5. The spinning solution as described in claim 4, wherein, Water-soluble ammonium salts are at least one of the following substances: ammonium hydroxide, ammonium chloride, ammonium bromide, ammonium iodide, or ammonium nitrate.
6. The spinning solution as described in claim 4 or 5, wherein, The amount of water-soluble ammonium salt is 0.1 to 20% of the weight of the spinning solution.
7. The spinning solution as described in any of the preceding claims, wherein, The spinning solution also contains zinc oxide, thiourea, and / or urea as additives.

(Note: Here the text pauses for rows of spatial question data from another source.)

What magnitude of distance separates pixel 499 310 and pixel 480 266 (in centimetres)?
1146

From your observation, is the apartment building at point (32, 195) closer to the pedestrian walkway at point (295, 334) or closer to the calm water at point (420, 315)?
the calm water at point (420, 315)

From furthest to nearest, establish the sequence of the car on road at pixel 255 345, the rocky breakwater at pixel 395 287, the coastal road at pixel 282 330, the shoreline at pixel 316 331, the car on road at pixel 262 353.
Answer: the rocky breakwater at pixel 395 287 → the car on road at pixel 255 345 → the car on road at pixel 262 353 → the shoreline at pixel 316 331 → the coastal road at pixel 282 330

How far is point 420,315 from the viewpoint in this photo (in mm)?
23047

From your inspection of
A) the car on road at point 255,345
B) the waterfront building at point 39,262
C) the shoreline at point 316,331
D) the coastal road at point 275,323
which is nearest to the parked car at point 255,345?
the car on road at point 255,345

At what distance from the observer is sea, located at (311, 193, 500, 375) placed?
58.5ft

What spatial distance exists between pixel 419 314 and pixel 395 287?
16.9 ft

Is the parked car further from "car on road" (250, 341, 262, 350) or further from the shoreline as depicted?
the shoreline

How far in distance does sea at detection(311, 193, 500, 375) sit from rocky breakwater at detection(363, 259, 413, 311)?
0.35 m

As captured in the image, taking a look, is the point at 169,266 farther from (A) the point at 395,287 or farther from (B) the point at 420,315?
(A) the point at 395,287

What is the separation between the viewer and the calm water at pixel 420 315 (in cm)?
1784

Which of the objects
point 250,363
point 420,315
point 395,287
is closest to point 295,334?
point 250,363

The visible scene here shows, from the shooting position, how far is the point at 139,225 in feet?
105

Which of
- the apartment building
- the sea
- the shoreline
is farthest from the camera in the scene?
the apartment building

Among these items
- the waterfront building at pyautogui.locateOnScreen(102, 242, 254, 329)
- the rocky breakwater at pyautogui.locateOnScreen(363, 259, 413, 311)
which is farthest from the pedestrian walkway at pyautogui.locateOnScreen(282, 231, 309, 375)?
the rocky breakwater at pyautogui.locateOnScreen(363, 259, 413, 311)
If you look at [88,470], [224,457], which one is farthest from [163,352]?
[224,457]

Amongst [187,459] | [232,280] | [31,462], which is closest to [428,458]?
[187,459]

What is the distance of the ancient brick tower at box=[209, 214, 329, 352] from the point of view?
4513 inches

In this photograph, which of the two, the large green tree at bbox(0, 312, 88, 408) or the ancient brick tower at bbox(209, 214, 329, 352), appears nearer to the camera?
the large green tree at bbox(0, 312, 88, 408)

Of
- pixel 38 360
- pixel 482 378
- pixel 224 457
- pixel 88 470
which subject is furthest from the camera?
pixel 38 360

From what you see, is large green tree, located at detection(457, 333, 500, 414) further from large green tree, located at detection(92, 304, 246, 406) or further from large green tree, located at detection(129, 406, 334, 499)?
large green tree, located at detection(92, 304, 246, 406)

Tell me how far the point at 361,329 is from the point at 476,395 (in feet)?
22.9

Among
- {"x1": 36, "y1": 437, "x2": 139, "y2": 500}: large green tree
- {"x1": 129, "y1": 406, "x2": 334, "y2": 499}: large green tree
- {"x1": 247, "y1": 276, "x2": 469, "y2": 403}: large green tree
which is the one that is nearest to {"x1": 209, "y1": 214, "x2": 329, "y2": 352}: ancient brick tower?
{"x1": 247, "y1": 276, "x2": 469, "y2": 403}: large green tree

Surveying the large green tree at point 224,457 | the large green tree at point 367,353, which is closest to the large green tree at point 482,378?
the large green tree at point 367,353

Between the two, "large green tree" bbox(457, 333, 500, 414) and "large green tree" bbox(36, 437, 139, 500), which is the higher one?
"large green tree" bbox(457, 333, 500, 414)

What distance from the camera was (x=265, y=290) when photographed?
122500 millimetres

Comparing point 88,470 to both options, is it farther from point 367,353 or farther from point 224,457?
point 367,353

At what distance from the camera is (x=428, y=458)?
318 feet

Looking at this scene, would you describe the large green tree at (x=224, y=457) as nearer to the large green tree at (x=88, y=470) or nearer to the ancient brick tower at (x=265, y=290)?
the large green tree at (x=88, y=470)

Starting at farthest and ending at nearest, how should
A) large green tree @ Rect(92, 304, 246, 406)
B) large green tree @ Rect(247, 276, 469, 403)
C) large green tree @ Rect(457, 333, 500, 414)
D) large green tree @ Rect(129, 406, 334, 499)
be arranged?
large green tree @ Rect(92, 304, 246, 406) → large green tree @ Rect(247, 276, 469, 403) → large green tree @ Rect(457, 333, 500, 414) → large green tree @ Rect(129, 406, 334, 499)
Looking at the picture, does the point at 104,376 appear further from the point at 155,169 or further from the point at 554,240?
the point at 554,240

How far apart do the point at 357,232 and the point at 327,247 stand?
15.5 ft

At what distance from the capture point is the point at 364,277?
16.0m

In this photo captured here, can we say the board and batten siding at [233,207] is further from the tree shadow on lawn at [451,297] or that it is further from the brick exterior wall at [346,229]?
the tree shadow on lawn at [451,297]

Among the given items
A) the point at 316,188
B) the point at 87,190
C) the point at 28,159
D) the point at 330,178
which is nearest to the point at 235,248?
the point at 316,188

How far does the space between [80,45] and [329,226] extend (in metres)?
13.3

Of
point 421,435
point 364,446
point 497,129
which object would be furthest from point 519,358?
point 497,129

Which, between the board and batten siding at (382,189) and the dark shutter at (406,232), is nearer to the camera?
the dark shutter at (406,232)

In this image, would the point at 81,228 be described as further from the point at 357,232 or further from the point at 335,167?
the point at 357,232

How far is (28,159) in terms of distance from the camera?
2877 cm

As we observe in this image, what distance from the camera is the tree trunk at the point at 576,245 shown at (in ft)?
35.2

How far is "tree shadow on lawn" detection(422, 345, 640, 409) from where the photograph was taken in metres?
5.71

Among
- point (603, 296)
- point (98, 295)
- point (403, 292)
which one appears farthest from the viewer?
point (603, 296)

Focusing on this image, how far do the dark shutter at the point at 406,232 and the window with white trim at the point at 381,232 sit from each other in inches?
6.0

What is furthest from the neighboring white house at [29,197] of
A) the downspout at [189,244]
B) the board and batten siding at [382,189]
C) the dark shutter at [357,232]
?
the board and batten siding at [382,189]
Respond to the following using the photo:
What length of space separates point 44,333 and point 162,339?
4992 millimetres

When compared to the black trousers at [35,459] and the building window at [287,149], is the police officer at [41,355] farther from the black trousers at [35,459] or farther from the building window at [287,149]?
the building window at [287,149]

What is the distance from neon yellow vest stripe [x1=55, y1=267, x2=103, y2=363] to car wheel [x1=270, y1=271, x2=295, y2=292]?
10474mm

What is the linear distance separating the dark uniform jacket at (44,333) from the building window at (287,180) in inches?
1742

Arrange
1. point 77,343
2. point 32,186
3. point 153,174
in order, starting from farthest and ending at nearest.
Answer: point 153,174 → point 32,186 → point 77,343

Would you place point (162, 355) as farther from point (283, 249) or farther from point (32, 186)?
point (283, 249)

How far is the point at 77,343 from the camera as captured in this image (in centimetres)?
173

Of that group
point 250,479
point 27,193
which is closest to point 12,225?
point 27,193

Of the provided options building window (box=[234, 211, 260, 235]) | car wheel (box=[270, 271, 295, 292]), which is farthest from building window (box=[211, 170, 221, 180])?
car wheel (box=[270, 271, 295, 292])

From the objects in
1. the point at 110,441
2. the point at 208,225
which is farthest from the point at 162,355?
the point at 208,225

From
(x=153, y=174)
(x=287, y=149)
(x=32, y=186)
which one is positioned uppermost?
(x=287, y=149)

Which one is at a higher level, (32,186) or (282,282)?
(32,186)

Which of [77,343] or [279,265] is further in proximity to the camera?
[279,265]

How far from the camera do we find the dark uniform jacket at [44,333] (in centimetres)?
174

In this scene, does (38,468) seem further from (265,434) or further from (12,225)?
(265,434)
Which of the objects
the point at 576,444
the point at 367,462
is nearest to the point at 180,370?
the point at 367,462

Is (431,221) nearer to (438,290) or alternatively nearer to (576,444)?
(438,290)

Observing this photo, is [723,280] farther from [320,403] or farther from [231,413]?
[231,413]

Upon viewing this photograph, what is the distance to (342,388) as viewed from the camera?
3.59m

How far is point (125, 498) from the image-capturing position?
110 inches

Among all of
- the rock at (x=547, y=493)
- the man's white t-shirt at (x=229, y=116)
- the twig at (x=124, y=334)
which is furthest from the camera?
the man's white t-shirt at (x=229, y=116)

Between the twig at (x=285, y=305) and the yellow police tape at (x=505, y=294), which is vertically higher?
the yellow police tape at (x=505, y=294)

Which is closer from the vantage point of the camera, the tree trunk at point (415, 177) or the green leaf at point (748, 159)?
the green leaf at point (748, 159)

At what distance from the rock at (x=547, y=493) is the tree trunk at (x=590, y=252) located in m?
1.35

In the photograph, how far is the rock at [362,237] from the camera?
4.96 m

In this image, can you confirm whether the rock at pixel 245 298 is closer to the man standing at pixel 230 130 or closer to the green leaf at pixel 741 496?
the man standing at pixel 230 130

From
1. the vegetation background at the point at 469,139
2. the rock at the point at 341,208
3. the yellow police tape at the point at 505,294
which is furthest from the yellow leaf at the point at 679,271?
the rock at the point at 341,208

8. A method for producing a spinning solution as described in any one of claims 1 to 7, the method comprising: - Provides an aqueous alkaline solution containing ammonium ions; - Cool the aqueous alkaline solution containing ammonium ions to a lower temperature; as well as - At a temperature of -30°C to 50°C, cellulose material is dissolved in an aqueous alkaline solution containing ammonium ions to form a spinning solution, wherein... - An aqueous alkaline solution contains at least one of the following substances as an alkaline component: sodium hydroxide, potassium hydroxide, or lithium hydroxide.
9. The method of claim 8, wherein, The method further includes: - Dissolve the additive in an aqueous alkaline solution containing ammonium ions.
10. A method for producing regenerated cellulose materials, the method comprising: - Provide a spinning solution as described in any one of claims 1 to 7; and - The spinning solution is extruded into the regeneration solution to form regenerated cellulose materials.
11. The method of claim 10, wherein, The temperature of the spinning solution during extrusion is 0 to 10°C.